Fiscal Education for everyone.
I was tagged by Terry Shay(twitter @tjshay) for the worst job meme that taught you a lesson for your current career. I begged off on my responsibility to complete by still being up to my eyeballs in teaching at this date in June. Well an unexpected field trip has alleviated some of my duties today and I have a moment to complete the task.
Here is the original question: Looking back on your life, what was the “worst job” you ever had that ironically helped prepare you to one day become an educator?

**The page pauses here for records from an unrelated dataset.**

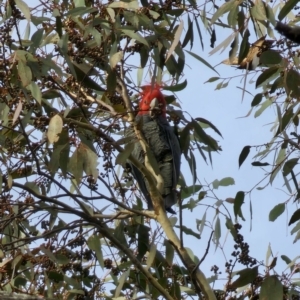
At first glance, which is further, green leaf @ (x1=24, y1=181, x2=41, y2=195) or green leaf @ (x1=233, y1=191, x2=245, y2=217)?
green leaf @ (x1=233, y1=191, x2=245, y2=217)

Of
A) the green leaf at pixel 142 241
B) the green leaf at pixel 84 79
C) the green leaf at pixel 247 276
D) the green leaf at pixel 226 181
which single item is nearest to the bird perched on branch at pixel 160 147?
the green leaf at pixel 226 181

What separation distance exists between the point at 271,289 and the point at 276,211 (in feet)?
1.75

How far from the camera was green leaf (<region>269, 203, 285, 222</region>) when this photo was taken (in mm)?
2436

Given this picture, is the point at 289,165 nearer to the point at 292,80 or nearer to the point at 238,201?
the point at 238,201

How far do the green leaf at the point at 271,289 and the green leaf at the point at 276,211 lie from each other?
1.59 feet

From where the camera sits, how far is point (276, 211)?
96.1 inches

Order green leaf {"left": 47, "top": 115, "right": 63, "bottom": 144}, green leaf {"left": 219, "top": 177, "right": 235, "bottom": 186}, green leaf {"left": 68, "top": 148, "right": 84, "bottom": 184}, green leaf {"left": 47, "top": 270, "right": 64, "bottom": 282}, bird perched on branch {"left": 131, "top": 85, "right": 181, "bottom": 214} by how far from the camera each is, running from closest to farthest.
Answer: green leaf {"left": 47, "top": 115, "right": 63, "bottom": 144} → green leaf {"left": 68, "top": 148, "right": 84, "bottom": 184} → green leaf {"left": 47, "top": 270, "right": 64, "bottom": 282} → green leaf {"left": 219, "top": 177, "right": 235, "bottom": 186} → bird perched on branch {"left": 131, "top": 85, "right": 181, "bottom": 214}

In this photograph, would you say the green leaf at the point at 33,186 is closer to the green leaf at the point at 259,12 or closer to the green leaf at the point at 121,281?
the green leaf at the point at 121,281

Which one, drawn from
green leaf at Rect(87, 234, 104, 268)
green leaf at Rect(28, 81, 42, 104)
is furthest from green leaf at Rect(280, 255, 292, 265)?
green leaf at Rect(28, 81, 42, 104)

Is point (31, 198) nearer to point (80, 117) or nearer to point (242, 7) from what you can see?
point (80, 117)

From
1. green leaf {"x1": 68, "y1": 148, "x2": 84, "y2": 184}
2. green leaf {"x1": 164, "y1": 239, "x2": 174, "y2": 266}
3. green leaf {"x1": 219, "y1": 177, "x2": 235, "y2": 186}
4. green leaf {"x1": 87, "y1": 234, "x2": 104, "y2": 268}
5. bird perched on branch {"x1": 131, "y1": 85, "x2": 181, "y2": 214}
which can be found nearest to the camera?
green leaf {"x1": 68, "y1": 148, "x2": 84, "y2": 184}

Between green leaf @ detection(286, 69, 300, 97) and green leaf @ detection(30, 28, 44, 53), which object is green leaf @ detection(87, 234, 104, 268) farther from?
green leaf @ detection(286, 69, 300, 97)

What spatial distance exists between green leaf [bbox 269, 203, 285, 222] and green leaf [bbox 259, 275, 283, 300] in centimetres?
49

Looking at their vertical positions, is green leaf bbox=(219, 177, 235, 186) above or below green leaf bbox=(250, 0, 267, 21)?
below
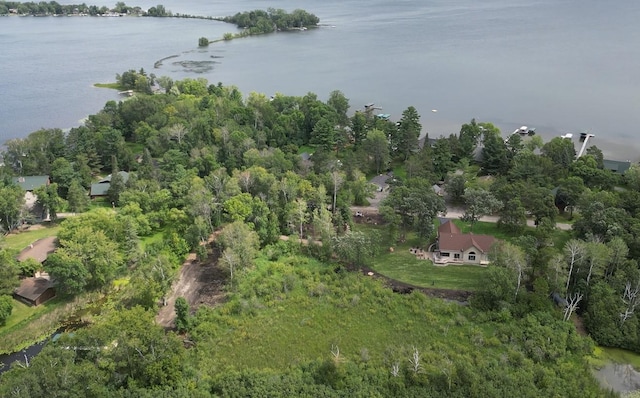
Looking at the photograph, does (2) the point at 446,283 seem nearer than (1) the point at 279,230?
Yes

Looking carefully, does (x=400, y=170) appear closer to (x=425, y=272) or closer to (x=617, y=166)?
(x=425, y=272)

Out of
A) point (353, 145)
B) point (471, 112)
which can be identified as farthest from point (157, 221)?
point (471, 112)

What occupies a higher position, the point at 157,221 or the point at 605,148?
the point at 605,148

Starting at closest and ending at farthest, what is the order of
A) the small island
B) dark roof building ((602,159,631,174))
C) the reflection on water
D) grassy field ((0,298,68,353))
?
1. the reflection on water
2. grassy field ((0,298,68,353))
3. dark roof building ((602,159,631,174))
4. the small island

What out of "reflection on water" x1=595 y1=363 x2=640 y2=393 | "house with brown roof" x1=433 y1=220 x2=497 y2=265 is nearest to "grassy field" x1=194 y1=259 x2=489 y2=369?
"house with brown roof" x1=433 y1=220 x2=497 y2=265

I am sure no one would see this coming in a million years. No, it was not the gig as Assistant Director/Arts and Crafts person for 4, 5 and 6 year olds at a Summer Recreation Program in my town.(hours of gluing and painting stuff to ‘pre-assembly’ for tiny hands to finish-beat working Burger King like most of my friends) Nor was it the job as Dance Instructor at the same sleep away camp I attended as an adolescent in the Adirondacks. (It was fun at 14- it was outrageous at 18!I always suspected the staff had wayyyy more fun after hours.)
The job that really affected how I view my professional responsibilities as a paying JOB was the short stint I did as a temp at Chemical Bank on Long Island. I was assigned the collections department. I got to see the reality of debt from the financial institution end of it. Talk about depressing. There were sections of collectors who worked in three areas.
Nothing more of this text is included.